How to find rounding error in floating-point integer literal initializer?

I have a type like this:

struct ExtraPrecision<T: FloatingPoint> {
  var large: T
  var small: T

Which represents the sum of large plus small, with small being less than large.ulp.

I want to conform it to ExpressibleByIntegerLiteral, and while large is easy to handle, I’m not sure how to calculate small:

extension ExtraPrecision: ExpressibleByIntegerLiteral {
  init(integerLiteral value: T.IntegerLiteralType) {
    large = T(integerLiteral: value)
    small = ???

Specifically, small should be the nearest representable T to the exact result of value minus large.

Is there any way to achieve this?

1 Like

A working solution:

struct ExtraPrecision<T: BinaryFloatingPoint> {
  var large: T
  var small: T

extension ExtraPrecision: ExpressibleByIntegerLiteral where T.IntegerLiteralType: FixedWidthInteger {
  init(integerLiteral value: T.IntegerLiteralType) {
    typealias I = T.IntegerLiteralType

    large = T(value)
    while I(exactly: large) == nil {
        if value < 0 {
            large = large.nextUp
        } else {
            large = large.nextDown
    small = T(value - I(exactly: large)!)

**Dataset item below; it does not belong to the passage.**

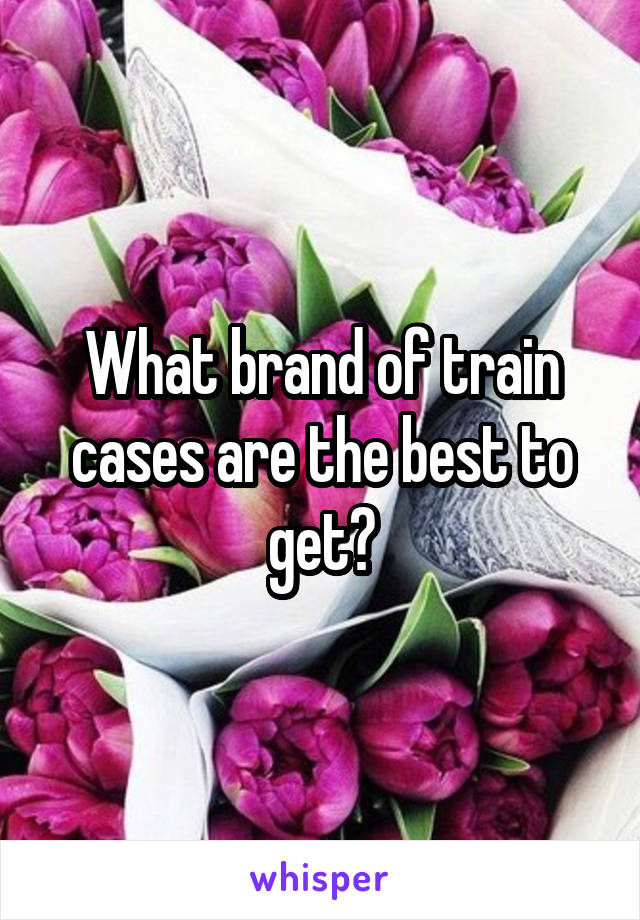 What brand of train cases are the best to get?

It's not exactly pretty, and it loses some precision near Int.max and Int.min

In the ideal solution when trying to represent Int.max, large would be Int.max+1, and small would be -1. In my solution large becomes (Int.max+1).nextDown:(

Hmm, that certainly works for the constraints you’ve included, but I’m not sure I want to require either T: BinaryFloatingPoint or T.IntegerLiteralType: FixedWidthInteger.

The ExtraPrecision mechanism ought to work for any FloatingPoint type regardless of radix, and it ought to work with an arbitrary-width literal type as well. For example, a floating-point type might have an arbitrary-width exponent and a fixed-width significand.

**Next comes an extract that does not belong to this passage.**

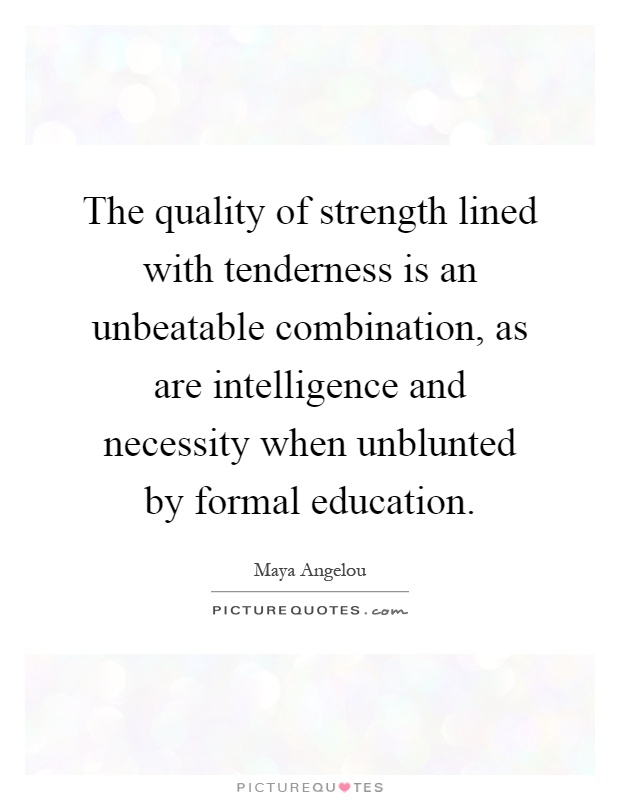 The quality of strength lined with tenderness is an unbeatable combination, as are intelligence and necessity when unblunted by formal education Picture Quote #1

What constraint do you have in mind? ExpressibleByIntegerLiteral.IntegerLiteralType doesn't seem to have any extra requirement other than _ExpressibleByBuiltinIntegerLiteral which isn't terribly useful. I can't even (lossy) roundtrip with that.

1 Like

I used BinaryFloatingPoint because I have no idea how non-binary floating point numbers behave. Does it work with non-IEEE floats? No idea. You can remove the constraint, and check!

As for the FixedWidthInteger, as far as I know all types that are _ExpressibleByBuiltinIntegerLiteral are also FixedWidthInteger, so there's nothing to lose.

The initializer requirement for _ExpressibleByBuiltinIntegerLiteral takes a Builtin.IntLiteral parameter.

I’m having trouble locating the implementation for Builtin.IntLiteral (does anyone know where to find it?) but while searching I came across BuiltinIntegerLiteralType which is documented as “The builtin arbitrary-precision integer type. Useful for constructing integer literals.”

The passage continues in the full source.